=== Work to be completed ===
Identify every line of the listing below that contains the word "lantern", treating uppercase and lowercase as different.
** Start Exercise materials **
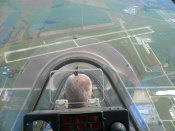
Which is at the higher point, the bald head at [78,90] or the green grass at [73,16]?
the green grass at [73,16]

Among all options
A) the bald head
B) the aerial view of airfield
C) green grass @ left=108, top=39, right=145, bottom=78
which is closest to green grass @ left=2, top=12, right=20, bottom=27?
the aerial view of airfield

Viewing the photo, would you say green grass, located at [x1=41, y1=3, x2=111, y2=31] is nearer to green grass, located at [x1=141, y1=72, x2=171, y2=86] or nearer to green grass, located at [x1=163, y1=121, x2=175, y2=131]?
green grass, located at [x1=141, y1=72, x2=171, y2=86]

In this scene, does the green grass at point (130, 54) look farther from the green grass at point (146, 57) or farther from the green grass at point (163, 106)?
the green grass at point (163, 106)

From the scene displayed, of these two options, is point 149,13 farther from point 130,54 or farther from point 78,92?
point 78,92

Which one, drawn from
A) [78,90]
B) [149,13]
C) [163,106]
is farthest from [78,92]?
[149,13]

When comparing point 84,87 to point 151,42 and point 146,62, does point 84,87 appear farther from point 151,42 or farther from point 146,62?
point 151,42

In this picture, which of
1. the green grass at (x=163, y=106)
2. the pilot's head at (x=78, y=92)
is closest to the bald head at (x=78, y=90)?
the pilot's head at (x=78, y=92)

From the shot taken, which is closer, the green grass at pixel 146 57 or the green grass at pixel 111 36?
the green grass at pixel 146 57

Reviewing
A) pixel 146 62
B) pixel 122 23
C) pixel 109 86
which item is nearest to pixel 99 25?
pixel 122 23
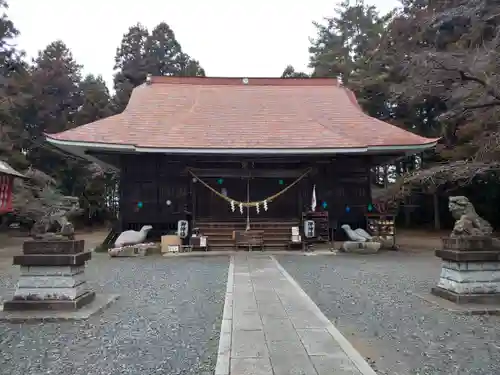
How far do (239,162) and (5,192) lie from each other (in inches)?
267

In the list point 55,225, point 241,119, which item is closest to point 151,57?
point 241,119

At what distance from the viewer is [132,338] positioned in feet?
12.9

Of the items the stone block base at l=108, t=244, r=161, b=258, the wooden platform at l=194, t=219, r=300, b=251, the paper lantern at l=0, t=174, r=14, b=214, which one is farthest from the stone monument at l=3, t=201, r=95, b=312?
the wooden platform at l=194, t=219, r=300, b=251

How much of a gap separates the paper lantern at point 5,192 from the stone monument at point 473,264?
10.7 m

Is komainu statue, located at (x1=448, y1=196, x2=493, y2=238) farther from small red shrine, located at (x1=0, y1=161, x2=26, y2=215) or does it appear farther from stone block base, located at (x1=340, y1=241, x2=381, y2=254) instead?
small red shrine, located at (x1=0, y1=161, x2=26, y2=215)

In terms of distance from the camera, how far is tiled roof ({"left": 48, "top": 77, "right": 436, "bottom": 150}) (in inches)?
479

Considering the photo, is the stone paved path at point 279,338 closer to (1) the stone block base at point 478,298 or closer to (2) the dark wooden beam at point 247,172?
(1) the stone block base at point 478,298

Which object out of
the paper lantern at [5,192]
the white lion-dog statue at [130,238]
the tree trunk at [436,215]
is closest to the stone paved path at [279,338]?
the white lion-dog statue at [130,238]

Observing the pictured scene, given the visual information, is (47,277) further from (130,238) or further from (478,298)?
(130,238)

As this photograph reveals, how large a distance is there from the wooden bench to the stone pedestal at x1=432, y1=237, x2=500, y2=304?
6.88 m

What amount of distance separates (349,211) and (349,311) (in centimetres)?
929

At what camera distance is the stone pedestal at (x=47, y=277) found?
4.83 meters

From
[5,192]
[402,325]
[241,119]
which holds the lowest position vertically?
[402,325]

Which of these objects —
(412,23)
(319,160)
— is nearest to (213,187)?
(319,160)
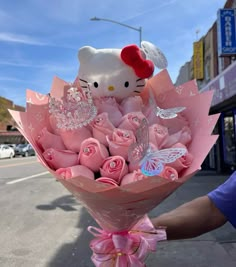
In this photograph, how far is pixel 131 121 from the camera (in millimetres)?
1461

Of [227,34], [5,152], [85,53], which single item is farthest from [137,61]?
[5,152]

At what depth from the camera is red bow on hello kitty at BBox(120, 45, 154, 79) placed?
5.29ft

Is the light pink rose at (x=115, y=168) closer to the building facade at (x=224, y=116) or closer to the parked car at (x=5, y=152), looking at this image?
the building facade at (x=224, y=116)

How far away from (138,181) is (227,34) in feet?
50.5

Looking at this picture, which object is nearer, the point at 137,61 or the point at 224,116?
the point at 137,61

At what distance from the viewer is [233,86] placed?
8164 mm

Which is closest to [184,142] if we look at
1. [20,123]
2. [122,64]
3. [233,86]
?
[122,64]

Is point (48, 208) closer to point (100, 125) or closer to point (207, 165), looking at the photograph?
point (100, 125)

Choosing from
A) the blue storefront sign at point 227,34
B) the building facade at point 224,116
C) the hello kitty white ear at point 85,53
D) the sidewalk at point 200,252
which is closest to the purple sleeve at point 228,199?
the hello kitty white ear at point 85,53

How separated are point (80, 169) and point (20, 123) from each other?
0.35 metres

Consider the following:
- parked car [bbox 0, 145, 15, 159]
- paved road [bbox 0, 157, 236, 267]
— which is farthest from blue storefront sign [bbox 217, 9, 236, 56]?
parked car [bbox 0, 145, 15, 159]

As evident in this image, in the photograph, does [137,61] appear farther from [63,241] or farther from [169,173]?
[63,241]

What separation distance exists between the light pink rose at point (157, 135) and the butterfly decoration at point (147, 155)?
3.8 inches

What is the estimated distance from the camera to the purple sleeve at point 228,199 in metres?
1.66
** End Exercise materials **
** Start Exercise materials **
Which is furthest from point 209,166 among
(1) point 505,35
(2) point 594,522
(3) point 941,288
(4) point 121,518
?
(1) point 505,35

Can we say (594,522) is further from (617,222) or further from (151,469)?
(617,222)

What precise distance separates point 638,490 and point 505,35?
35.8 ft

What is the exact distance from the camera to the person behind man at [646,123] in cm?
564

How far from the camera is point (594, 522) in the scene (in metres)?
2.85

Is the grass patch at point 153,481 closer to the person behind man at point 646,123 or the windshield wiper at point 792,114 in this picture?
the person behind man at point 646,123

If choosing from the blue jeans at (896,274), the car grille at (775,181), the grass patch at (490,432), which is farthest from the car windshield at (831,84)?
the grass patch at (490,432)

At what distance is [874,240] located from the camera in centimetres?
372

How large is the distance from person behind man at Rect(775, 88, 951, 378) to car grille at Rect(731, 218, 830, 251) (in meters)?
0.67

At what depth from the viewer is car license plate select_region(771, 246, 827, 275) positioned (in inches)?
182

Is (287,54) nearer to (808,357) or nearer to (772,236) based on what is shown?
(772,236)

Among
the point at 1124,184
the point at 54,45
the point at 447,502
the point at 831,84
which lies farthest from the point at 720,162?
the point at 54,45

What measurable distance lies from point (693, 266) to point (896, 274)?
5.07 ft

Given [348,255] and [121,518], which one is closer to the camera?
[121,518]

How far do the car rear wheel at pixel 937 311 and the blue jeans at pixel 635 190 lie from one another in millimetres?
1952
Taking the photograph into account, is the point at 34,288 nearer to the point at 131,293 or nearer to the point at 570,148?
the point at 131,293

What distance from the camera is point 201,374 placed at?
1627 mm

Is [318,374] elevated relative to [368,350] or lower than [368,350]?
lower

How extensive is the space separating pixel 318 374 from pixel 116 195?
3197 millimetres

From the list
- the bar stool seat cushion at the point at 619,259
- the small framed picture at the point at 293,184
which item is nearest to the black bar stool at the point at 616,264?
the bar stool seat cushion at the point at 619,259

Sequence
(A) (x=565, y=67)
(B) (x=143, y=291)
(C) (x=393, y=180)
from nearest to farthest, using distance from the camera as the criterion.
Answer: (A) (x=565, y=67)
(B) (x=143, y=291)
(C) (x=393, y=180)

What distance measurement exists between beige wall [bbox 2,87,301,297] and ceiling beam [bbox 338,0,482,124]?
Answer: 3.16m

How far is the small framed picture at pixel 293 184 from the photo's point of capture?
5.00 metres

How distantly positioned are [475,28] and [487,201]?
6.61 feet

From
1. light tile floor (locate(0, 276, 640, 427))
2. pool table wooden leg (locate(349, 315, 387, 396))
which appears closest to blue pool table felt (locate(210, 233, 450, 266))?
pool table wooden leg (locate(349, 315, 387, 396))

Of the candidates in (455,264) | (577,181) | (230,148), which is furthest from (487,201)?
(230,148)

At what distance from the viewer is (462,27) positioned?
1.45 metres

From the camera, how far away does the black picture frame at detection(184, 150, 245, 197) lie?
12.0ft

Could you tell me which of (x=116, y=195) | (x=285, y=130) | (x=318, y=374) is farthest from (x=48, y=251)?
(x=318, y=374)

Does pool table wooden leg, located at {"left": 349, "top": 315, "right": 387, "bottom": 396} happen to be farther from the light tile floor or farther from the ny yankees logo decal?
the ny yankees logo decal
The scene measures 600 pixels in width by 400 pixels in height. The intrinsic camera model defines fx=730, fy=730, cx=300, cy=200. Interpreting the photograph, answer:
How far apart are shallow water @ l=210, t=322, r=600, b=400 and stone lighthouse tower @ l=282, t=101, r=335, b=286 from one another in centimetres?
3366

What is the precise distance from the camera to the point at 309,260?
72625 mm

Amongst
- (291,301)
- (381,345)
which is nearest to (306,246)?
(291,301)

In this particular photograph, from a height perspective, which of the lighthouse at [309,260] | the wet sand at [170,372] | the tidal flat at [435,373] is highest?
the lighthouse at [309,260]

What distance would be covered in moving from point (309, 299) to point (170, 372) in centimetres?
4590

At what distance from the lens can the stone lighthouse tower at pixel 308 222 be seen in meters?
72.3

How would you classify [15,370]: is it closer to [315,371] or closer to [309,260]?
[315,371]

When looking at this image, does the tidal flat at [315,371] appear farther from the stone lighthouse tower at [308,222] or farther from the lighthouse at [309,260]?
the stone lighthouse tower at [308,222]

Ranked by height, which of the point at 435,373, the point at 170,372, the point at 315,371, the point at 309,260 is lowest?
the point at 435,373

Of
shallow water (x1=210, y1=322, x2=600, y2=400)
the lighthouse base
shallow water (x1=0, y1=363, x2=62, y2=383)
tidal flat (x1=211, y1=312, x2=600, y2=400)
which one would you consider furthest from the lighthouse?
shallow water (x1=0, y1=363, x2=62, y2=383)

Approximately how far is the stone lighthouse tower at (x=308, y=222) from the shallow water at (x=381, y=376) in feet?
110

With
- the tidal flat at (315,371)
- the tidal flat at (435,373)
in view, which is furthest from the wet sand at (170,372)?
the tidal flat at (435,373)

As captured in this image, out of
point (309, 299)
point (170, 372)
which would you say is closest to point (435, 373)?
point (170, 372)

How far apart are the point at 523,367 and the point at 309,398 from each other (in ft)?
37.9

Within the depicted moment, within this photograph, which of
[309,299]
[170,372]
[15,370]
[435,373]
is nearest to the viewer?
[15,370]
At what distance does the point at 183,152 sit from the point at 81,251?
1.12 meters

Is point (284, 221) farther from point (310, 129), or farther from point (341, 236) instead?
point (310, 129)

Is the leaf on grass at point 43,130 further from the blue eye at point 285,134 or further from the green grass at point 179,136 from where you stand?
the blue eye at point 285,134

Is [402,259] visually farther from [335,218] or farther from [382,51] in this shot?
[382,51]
** End Exercise materials **
** Start Exercise materials **
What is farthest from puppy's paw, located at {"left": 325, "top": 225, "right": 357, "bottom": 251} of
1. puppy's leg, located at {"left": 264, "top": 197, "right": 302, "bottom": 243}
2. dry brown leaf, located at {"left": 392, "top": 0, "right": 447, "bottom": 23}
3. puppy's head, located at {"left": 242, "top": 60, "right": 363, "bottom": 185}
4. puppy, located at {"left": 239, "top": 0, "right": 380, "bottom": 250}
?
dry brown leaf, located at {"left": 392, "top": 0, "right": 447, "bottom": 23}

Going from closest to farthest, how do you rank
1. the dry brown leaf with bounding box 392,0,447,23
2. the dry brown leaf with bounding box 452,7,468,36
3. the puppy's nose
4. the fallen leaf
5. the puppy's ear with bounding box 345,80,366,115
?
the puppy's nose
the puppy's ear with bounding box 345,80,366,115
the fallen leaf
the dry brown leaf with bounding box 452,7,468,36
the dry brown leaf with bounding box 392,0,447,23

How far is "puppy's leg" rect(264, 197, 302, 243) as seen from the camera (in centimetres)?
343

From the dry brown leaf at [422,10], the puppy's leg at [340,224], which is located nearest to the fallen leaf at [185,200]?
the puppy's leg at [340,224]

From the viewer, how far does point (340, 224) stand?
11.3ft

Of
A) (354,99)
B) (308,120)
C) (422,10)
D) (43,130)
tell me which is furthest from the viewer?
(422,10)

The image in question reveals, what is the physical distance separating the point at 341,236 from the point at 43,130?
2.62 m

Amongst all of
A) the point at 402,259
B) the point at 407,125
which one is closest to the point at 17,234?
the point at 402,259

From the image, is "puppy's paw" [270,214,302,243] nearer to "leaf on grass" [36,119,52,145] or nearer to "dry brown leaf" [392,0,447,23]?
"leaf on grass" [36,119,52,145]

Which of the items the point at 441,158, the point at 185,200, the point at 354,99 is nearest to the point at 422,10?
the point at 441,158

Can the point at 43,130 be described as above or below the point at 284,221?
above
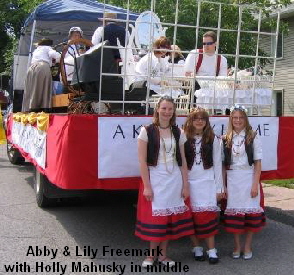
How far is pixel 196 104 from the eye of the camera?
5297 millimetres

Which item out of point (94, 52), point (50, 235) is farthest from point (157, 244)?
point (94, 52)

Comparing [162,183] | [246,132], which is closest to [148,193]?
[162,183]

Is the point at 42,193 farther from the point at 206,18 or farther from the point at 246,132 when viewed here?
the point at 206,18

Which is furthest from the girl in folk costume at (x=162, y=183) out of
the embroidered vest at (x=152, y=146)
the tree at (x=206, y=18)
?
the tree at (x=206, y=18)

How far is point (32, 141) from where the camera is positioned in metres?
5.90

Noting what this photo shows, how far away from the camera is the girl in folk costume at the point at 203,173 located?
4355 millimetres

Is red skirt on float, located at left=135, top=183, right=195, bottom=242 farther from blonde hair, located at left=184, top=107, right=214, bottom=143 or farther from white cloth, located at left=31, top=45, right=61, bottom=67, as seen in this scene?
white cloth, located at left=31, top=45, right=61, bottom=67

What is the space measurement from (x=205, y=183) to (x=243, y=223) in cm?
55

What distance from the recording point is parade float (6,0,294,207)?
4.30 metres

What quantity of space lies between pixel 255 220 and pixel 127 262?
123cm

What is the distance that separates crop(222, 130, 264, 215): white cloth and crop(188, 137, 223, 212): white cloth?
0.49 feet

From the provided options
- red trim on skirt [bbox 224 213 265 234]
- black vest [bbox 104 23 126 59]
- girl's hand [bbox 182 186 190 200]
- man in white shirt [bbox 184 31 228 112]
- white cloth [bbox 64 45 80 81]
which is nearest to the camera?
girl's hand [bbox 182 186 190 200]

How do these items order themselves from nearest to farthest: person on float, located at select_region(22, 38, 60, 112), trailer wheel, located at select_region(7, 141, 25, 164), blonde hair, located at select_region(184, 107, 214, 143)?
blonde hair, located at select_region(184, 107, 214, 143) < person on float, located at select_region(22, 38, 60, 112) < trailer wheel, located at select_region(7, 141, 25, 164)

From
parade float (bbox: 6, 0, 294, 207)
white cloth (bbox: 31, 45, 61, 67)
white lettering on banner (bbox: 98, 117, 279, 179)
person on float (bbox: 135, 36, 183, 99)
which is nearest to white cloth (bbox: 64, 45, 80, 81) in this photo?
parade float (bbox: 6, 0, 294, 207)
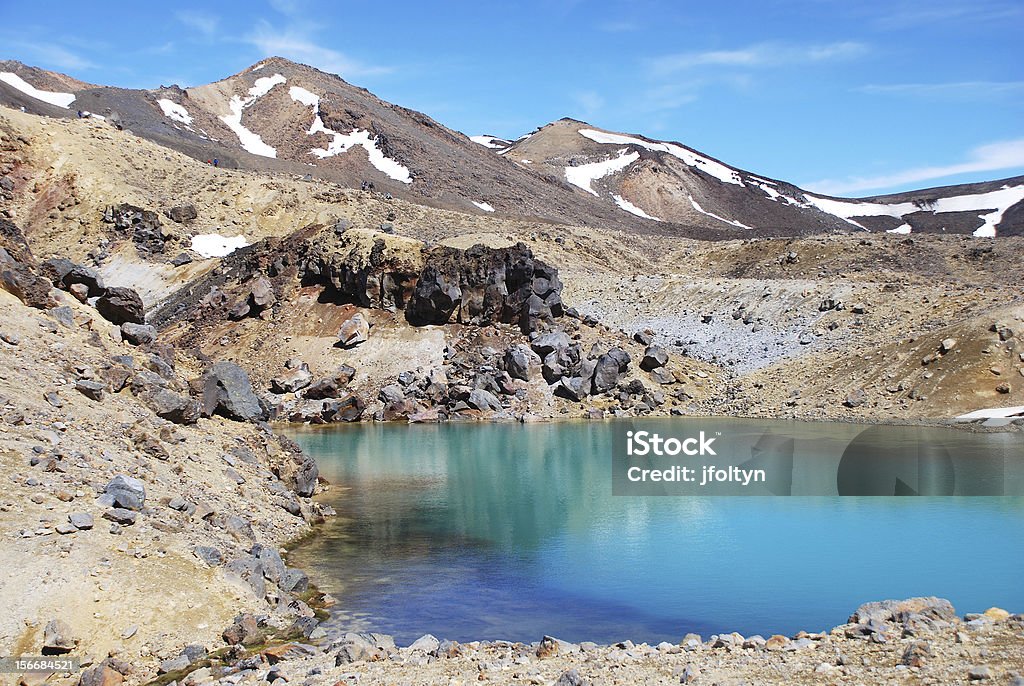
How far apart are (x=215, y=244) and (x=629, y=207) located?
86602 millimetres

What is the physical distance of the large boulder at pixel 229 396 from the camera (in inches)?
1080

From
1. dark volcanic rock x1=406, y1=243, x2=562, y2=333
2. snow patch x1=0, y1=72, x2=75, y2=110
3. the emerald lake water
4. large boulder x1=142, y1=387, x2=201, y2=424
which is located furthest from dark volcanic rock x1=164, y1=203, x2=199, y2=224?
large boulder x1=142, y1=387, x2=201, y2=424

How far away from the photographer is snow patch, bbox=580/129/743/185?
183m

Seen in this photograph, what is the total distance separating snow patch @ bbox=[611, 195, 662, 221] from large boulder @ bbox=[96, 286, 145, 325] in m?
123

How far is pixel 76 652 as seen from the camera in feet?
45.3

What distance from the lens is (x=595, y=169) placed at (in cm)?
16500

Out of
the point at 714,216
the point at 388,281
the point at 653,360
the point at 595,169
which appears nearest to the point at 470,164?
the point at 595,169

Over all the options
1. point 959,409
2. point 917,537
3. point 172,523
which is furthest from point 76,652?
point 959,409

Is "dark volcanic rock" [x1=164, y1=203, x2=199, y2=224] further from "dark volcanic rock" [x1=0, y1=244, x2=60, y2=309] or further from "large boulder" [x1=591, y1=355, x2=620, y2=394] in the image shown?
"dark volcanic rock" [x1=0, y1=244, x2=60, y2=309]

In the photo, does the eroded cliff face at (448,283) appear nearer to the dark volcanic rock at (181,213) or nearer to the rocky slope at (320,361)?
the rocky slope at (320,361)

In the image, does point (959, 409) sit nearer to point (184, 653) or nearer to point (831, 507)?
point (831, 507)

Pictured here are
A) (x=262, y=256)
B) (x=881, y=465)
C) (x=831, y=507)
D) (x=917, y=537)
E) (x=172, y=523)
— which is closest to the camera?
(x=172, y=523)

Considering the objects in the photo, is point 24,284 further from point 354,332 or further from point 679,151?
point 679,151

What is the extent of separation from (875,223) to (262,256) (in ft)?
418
** End Exercise materials **
=== Full output ===
Of the items the stone block base at l=108, t=244, r=161, b=258, the wooden platform at l=194, t=219, r=300, b=251, the paper lantern at l=0, t=174, r=14, b=214, which one is farthest from the stone monument at l=3, t=201, r=95, b=312?
How much of a gap separates the paper lantern at point 5,192 from the stone monument at point 473,264?
the paper lantern at [5,192]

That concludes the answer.